[START]
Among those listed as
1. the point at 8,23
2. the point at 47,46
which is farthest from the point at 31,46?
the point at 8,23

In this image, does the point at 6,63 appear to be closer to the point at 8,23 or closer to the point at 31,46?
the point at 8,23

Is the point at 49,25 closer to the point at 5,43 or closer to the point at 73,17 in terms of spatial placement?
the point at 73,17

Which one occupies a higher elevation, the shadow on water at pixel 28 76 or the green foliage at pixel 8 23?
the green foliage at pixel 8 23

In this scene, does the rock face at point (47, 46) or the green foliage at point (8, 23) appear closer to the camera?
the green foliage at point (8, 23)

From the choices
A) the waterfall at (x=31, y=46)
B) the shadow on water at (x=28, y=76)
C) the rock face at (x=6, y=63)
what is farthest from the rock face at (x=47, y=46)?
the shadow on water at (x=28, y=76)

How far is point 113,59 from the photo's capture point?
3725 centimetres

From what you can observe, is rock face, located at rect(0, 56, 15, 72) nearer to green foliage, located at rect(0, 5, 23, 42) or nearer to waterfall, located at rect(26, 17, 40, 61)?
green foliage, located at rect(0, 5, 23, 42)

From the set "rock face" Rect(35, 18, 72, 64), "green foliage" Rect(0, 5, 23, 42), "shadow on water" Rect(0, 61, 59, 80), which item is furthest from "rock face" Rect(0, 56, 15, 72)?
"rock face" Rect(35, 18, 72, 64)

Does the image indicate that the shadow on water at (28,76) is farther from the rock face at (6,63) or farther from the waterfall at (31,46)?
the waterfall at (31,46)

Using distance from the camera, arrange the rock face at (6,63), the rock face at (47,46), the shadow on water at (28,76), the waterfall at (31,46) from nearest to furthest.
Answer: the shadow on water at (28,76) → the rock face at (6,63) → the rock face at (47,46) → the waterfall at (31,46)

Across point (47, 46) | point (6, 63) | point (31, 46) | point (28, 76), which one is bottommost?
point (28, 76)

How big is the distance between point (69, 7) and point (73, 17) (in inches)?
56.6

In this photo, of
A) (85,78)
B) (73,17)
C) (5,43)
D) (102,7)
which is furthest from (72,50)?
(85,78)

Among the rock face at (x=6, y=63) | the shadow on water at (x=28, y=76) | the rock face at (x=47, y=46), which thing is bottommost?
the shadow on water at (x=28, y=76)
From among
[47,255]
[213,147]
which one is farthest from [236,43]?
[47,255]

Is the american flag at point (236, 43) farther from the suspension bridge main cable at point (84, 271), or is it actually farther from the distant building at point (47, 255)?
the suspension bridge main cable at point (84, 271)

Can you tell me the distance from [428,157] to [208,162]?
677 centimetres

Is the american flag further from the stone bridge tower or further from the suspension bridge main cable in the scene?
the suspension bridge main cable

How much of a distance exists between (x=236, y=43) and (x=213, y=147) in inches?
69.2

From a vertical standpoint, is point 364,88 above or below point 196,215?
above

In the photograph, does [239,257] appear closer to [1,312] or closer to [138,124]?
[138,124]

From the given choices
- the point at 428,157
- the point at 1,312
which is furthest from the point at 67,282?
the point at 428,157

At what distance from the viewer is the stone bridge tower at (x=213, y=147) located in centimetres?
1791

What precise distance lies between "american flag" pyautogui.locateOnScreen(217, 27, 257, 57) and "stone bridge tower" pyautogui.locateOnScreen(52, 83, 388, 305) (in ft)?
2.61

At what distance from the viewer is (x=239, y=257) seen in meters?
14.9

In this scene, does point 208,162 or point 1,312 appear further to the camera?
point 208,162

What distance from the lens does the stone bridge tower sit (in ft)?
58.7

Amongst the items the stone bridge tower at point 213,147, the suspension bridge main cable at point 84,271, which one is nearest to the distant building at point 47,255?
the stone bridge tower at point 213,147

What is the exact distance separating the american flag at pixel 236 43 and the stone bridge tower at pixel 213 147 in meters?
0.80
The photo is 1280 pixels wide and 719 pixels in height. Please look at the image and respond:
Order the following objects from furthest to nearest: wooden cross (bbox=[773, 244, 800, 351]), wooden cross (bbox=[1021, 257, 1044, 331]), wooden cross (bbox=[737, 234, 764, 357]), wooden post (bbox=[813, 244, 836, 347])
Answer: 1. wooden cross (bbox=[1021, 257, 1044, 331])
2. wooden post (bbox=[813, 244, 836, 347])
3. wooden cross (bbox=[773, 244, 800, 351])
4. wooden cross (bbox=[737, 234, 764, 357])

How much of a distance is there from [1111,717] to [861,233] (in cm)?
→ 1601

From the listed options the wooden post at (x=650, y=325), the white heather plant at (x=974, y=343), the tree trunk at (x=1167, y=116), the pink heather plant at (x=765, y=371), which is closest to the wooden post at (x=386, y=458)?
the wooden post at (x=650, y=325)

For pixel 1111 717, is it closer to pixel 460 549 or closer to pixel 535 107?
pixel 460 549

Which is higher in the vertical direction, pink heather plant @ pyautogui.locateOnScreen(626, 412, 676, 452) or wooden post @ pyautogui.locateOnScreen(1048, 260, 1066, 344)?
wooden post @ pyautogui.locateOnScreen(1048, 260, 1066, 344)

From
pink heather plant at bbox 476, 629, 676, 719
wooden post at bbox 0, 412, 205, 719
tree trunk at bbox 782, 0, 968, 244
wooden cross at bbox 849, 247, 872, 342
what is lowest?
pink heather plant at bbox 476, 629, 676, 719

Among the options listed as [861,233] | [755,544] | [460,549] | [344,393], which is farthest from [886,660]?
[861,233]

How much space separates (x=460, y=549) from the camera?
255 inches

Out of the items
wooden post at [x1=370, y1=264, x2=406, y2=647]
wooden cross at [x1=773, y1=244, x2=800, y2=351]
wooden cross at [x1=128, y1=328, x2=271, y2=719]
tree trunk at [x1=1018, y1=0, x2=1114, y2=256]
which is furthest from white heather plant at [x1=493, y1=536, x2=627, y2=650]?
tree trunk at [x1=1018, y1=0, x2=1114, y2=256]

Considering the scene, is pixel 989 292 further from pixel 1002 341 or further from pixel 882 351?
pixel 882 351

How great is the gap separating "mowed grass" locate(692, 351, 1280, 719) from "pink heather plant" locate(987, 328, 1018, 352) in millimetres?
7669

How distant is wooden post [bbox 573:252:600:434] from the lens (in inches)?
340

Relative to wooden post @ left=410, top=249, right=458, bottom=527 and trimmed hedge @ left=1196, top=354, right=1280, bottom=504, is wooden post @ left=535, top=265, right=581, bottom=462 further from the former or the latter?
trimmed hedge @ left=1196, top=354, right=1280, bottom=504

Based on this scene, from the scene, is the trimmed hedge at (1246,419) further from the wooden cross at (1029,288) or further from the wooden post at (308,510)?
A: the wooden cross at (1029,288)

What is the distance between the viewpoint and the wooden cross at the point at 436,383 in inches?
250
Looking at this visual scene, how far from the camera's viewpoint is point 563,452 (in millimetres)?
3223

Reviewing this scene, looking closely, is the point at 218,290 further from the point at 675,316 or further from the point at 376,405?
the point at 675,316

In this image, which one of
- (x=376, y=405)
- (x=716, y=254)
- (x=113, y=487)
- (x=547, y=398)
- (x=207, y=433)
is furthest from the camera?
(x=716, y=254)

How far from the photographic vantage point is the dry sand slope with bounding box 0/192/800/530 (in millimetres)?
[END]
■ **PROBLEM TO WORK ON**
Take the line holding "Based on this" and all lines after it through the end of the data, and set them down exactly.

■ **SOLVED PROBLEM**
Based on this scene, from the scene, is the trimmed hedge at (1246,419) further from the wooden cross at (1029,288) or further from the wooden post at (308,510)?
A: the wooden cross at (1029,288)

What is the distance between the viewpoint and the wooden cross at the point at 436,383 in inches?
250
Looking at this visual scene, how far from the camera's viewpoint is point 563,452 (in millimetres)?
3223

Reviewing this scene, looking closely, is the point at 218,290 further from the point at 675,316 or further from the point at 376,405?
the point at 675,316

In this image, which one of
- (x=376, y=405)
- (x=716, y=254)
- (x=113, y=487)
- (x=547, y=398)
- (x=207, y=433)
is furthest from the camera?
(x=716, y=254)

How far from the photographic vantage point is the dry sand slope with bounding box 0/192/800/530 (in millimetres)?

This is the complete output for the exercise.